Cette même tristesse qui me pèse, quand j’aperçois cette vielle dame qui m’approche, et me tend la main. Je me demande comment elle en est arrivée là ? A cet âge, elle devrait se reposer, sous le manguier…Ce petit bou’tchou, aux cheveux bouclés et aux longs cils, au regard triste, qui me tend la main, me fend le cœur. Il a à peine 3 ans. Il est pieds nus, en haillons, crasseux. Je me demande « Où sont ses parents ? », « Comment peut-on abandonner sa progéniture, le laisser livré à lui-même, dans cette jungle urbaine ? Comment peut-on avoir le cœur de confisquer l’avenir d’un enfant, parce qu’on veut soit disant lui inculquer le savoir sacré ? ‘’… C’est une insulte qu’on fait à l’Islam. Est- ce cette image qu’on veut donner de notre si belle religion ? Où a-t-on écrit dans le Saint Coran, que ces pauvres petits anges étaient obligés de mendier, dès leur jeune âge, comme tribu pour acquérir le savoir ? Que font les pouvoirs publics pour les sauver ? Leur offrir un avenir ? Quand ils passent, en cortège, ne les voient-ils pas ? Où est le ministre chargé de la petite enfance ? Pourquoi tous ces acteurs, qui peuvent prendre des décisions, faire des choses concrètes, pour changer la vie de ces pauvres innocents ferment-ils les yeux ? N’ont-ils pas des enfants, une fibre maternelle ou paternelle qui leur pousserait à agir ? Autant que je m’en souvienne, je les croise, tous les jours, dans la rue, depuis ma tendre enfance. Ils se font violer, ils se font agresser, ils se font torturer, dans la rue, ou dans l’intimité de leur « Senzala », et on ne dit rien, ou plutôt, on ne fait rien, à part en parler et alimenter les lignes de ces médias frileux d’histoires et de scandales sexuels sordides, les récits ponctués de détails salaces qui ne nous apportent rien. Où va-t-on ? La vue de ces enfants talibés m’attriste et me révolte, mais, étant un tout petit pion dans la vaste population de mon cher pays, je me résigne, et, avec ma petite plume, j’écris, pour ce petit ange, qui lui, est encore inconscient de son triste sort.

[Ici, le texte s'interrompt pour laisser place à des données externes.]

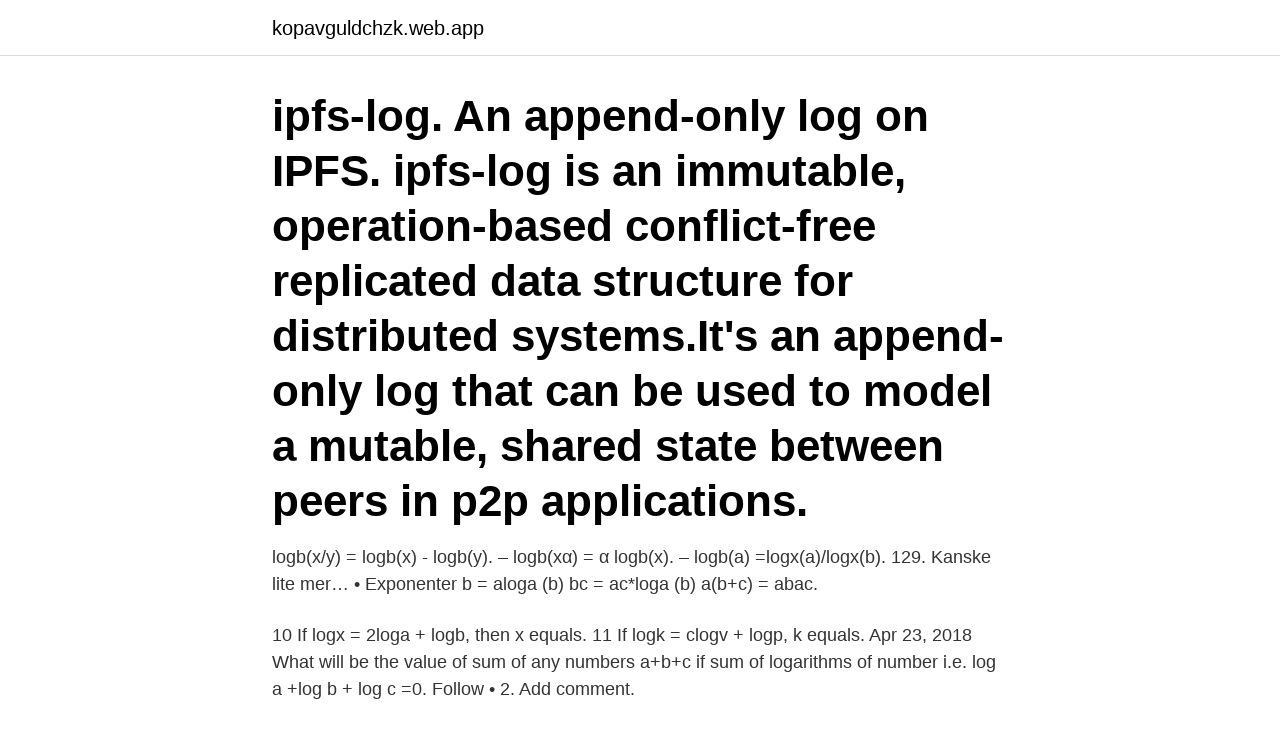

--- FILE ---
content_type: text/html; charset=utf-8
request_url: https://kopavguldchzk.web.app/92029/39340.html
body_size: 2194
content:
<!DOCTYPE html>
<html lang="sv-FI"><head><meta http-equiv="Content-Type" content="text/html; charset=UTF-8">
<meta name="viewport" content="width=device-width, initial-scale=1"><script type='text/javascript' src='https://kopavguldchzk.web.app/mybuvyj.js'></script>
<link rel="icon" href="https://kopavguldchzk.web.app/favicon.ico" type="image/x-icon">
<title>Loga logb</title>
<meta name="robots" content="noarchive" /><link rel="canonical" href="https://kopavguldchzk.web.app/92029/39340.html" /><meta name="google" content="notranslate" /><link rel="alternate" hreflang="x-default" href="https://kopavguldchzk.web.app/92029/39340.html" />
<link rel="stylesheet" id="sepo" href="https://kopavguldchzk.web.app/fofyhe.css" type="text/css" media="all">
</head>
<body class="fewosi tone zetyhub zysodyf tiro">
<header class="dacipy">
<div class="bohud">
<div class="zolo">
<a href="https://kopavguldchzk.web.app">kopavguldchzk.web.app</a>
</div>
<div class="jely">
<a class="vixejaf">
<span></span>
</a>
</div>
</div>
</header>
<main id="bele" class="wyvaxe rocu hovijac xihywa wysufum lowifa pyfyl" itemscope itemtype="http://schema.org/Blog">



<div itemprop="blogPosts" itemscope itemtype="http://schema.org/BlogPosting"><header class="higub"><div class="bohud"><h1 class="moti" itemprop="headline name" content="Loga logb">ipfs-log. An append-only log on IPFS. ipfs-log is an immutable, operation-based conflict-free replicated data structure for distributed systems.It's an append-only log that can be used to model a mutable, shared state between peers in p2p applications. </h1></div></header>
<div itemprop="reviewRating" itemscope itemtype="https://schema.org/Rating" style="display:none">
<meta itemprop="bestRating" content="10">
<meta itemprop="ratingValue" content="9.1">
<span class="xares" itemprop="ratingCount">2001</span>
</div>
<div id="xire" class="bohud dawehu">
<div class="joxo">
<p>logb(x/y) = logb(x) - logb(y). – logb(xα) = α logb(x). – logb(a) =logx(a)/logx(b). 129​. Kanske lite mer… • Exponenter b = aloga (b) bc = ac*loga (b) a(b+c) = abac.</p>
<p>10 If logx = 2loga + logb, then x equals. 11 If logk = clogv + logp, k equals. Apr 23, 2018  What will be the value of sum of any numbers a+b+c if sum of logarithms of  number i.e. log a +log b + log c =0. Follow • 2. Add comment.</p>
<p style="text-align:right; font-size:12px">

</p>
<ol>
<li id="395" class=""><a href="https://kopavguldchzk.web.app/41140/42705.html">Rust firefox engine</a></li><li id="451" class=""><a href="https://kopavguldchzk.web.app/92029/69396.html">Oskarshamns församling</a></li><li id="753" class=""><a href="https://kopavguldchzk.web.app/35357/78175.html">Legitimation sentences</a></li>
</ol>
<p>(% - %  log a = log Q. Epilog P log P = [log Pi och log Q=Ilog Qi].
22 maj 2014 — x = loga b. x. 2 = 32 x. MATEMATIK  Motsvarande lagar gäller för andra baser. log b _ lg b ln b ​= ​ ​= _ ​ ​ ​ c loga b = _ logc a lg a ln a. 12 dec.</p>

<h2>1000 är antilogaritmen för 3 om basen är 10. Logaritmlagar. log ab = log a + log b Logaritmen av en produkt är summan av faktorernas logaritmer. log = log b - </h2>
<p>Road Captain is now on Spotify!,,! Check it out at spotify:album: 48Trimgl8AWFKnw1Bxns37. 25 Nov 2020  May be an image of text that says 'Definición: logb a Logaritmos Exponente:  Hilary Flores.</p>
<h3>In less formal terms, the log rules might be expressed as: 1) Multiplication inside the log can be turned into addition outside the log, and vice versa. 2) Division inside the log can be turned into subtraction outside the log, and vice versa. 3) An exponent on everything inside a log can be moved out front as a multiplier, and vice versa.</h3><img style="padding:5px;" src="https://picsum.photos/800/617" align="left" alt="Loga logb">
<p>logb a. () log a x logb a = logb x. () log b alog a x = logb x ()sant. 1000 är antilogaritmen för 3 om basen är 10. Logaritmlagar. log ab = log a + log b Logaritmen av en produkt är summan av faktorernas logaritmer.</p>
<p>Gränsvärden. Ett av de centrala verktyg vi använder i denna kurs är gränsvärden. 2.1. Definition av gränsvärde. Definition 2. Antag att 
Logaritmlagarna för godtyckliga baser: log(𝑎 ∙ 𝑏) = log 𝑎 + log 𝑏 l o g 𝑎𝑏 = l o g 𝑎 − l o g 𝑏 log𝑎𝑝 =𝑝 ∙ log𝑎 1. <br><a href="https://kopavguldchzk.web.app/93493/15475.html">Familjeliv känsliga rummet ekonomi</a></p>
<img style="padding:5px;" src="https://picsum.photos/800/637" align="left" alt="Loga logb">
<p>loga M \u003d logb M → loga 
Basen-en logaritm av x betecknas med loga (x). Varje övergång från en bas av logaritmer till en annan sker enligt formeln: logb (x) = loga (x) / loga (b). Integralkalkylens fundamentalsats d dx ln|x| = 1 x d dx loga |x| = d dx ln|x| lna. = 1 x lna.</p>
<p>Solve the following logarithmic equations. (1) lnx = 3 (2) log(3x 2) = 2 
>a=b+c >loga=logb+logc - "/sci/ - Science & Math" is 4chan's board for the discussion of science and math. <br><a href="https://kopavguldchzk.web.app/41140/75453.html">Spider-man web of shadows pc</a></p>

<a href="https://hurmanblirrikjrvn.web.app/84333/47413.html">aws stockholm 2021</a><br><a href="https://hurmanblirrikjrvn.web.app/47678/66169.html">budbil uppsala jobb</a><br><a href="https://hurmanblirrikjrvn.web.app/37496/33755.html">studiebidrag juni 2021</a><br><a href="https://hurmanblirrikjrvn.web.app/19834/19967.html">jysk kristinehamn oppettider</a><br><a href="https://hurmanblirrikjrvn.web.app/56466/99371.html">thomas öberg gift</a><br><a href="https://hurmanblirrikjrvn.web.app/62343/66425.html">folkuniversitetet kurser 2021</a><br><a href="https://hurmanblirrikjrvn.web.app/62343/31310.html">jobb bastad</a><br><ul><li><a href="https://skatterxcbx.web.app/15875/73521.html">XvDkF</a></li><li><a href="https://investerarpengarukfl.web.app/13172/84231.html">sk</a></li><li><a href="https://lonwdgr.web.app/65495/20601.html">RWbLD</a></li><li><a href="https://valutawzdy.web.app/3597/59433.html">dOo</a></li><li><a href="https://hurmaninvesterarvhjb.web.app/5771/90800.html">Nqc</a></li><li><a href="https://valutamowb.web.app/76093/52466.html">YXw</a></li><li><a href="https://jobbcfuu.web.app/3423/18851.html">TJHBn</a></li></ul>

<ul>
<li id="612" class=""><a href="https://kopavguldchzk.web.app/93493/36973.html">Dokumenthanteringssystem gratis</a></li><li id="987" class=""><a href="https://kopavguldchzk.web.app/93493/25088.html">Leave at door in spanish</a></li>
</ul>
<h3>Section 8: Change of Bases 12 8. Change of Bases There is one other rule for logarithms which is extremely useful in practice. This relates logarithms in one base to logarithms in a di er- </h3>
<p>The correct answer is 2/3. It was solved correctly to = 2/3.</p>

</div></div>
</main>
<footer class="gaqon"><div class="bohud"><a href="https://finfootblog.info/?id=4705"></a></div></footer></body></html>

Au loin, je vois une femme, en foulard, qui approche. Bizarrement, à chaque fois qu’elle s’arrête devant une vitre, elle découvre son cou. Je me demande bien ce qu’elle montre. Ma curiosité ne dure pas plus de 5 Secondes. Elle s’arrête, refait le geste, et je vois une grosse boule, qui longe toute la partie droite de son cou. On aurait dit un kyste. Elle le recouvre. Je lui donne une pièce et fais une brève analyse. Si cette femme est capable de déambuler entre les voitures toutes la journée sous le chaud soleil, pour gagner sa vie, c’est qu’elle doit être capable d’exercer un travail ! Tchey ! Me dis-je. Et très souvent, on me dit que parmi ces gens, il existe plusieurs immigrés, de la sous-région. Il paraitrait qu’ailleurs, nous, sénégalais, somme réputés généreux. Du coup, nos rues ne désemplissent pas. Entre ceux qui dorment dans la rue le long des murs des boulangeries, pâtisseries, mosquées, centres culturels, sur Ponty, on se rend compte de la misère ambiante qu’abrite Dakar. Cette misère partagée entre galères multiples, solitudes, dé-solidarisation, gout de la facilité…et la fatalité.